►

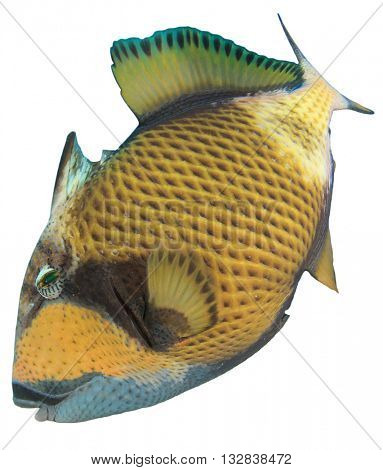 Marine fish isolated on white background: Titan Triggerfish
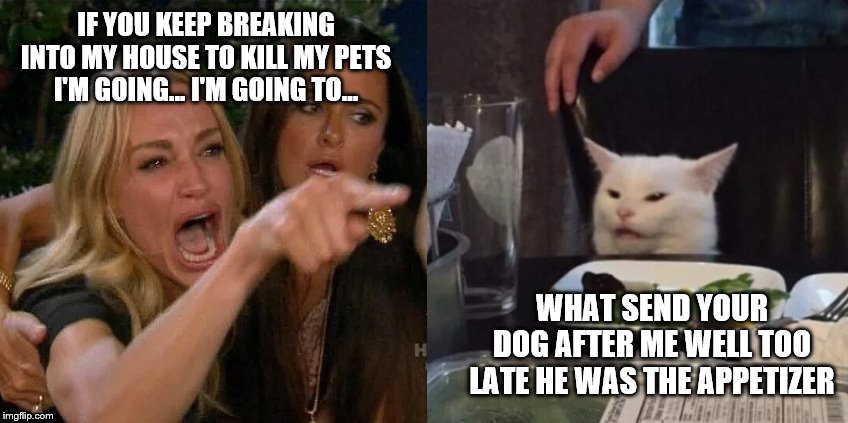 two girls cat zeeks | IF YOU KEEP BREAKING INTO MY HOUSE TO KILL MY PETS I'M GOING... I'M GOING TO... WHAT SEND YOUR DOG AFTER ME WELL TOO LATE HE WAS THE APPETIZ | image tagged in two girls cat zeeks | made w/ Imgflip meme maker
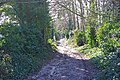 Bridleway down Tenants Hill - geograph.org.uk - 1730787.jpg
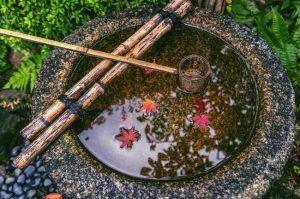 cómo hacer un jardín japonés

◄

● **TO DO**
Write out, exactly and with no pictures, the lines of the data from the first through the line containing "two girls cat zeeks | IF".

● **RESPONSE FOR THIS EXERCISE**
 Marine fish isolated on white background: Titan Triggerfish
 two girls cat zeeks | IF YOU KEEP BREAKING INTO MY HOUSE TO KILL MY PETS I'M GOING... I'M GOING TO... WHAT SEND YOUR DOG AFTER ME WELL TOO LATE HE WAS THE APPETIZ | image tagged in two girls cat zeeks | made w/ Imgflip meme maker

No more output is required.